> [Problem to solve]:
Count the lines in the items below that contain the string "nearest", treating uppercase and lowercase as different, and reply with that number only.

[Rows of spatial question data]

********************

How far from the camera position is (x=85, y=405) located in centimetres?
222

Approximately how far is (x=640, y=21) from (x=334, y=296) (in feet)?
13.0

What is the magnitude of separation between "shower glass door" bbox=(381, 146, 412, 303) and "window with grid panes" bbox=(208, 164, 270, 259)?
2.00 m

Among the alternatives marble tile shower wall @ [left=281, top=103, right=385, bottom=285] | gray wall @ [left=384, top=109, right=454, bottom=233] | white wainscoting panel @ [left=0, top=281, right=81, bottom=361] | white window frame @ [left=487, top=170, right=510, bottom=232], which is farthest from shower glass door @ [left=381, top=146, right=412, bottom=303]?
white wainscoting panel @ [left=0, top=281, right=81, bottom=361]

********************

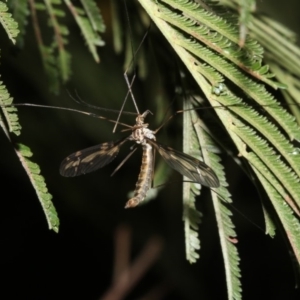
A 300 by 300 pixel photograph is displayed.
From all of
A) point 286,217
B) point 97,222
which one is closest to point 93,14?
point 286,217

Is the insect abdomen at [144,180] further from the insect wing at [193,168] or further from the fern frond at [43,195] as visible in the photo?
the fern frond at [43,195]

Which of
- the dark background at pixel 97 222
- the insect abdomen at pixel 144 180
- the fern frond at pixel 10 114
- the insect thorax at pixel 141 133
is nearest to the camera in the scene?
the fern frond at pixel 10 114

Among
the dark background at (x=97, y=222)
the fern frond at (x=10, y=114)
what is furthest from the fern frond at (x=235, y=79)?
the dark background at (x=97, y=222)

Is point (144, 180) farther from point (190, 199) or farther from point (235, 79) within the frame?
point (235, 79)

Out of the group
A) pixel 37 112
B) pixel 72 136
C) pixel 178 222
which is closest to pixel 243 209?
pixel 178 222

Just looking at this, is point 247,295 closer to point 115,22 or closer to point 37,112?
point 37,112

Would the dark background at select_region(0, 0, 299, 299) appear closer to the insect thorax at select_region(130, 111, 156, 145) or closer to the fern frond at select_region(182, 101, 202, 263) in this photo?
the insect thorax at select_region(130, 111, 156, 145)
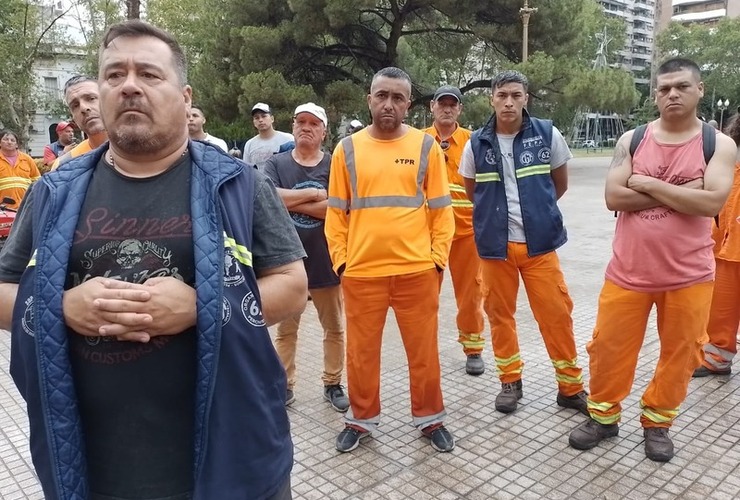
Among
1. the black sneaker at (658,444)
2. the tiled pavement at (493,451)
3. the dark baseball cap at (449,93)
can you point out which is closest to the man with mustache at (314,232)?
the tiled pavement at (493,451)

********************

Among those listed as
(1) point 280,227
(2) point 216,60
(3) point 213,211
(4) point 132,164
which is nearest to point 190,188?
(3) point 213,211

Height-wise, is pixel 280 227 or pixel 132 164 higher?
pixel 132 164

********************

> [Final result]:
2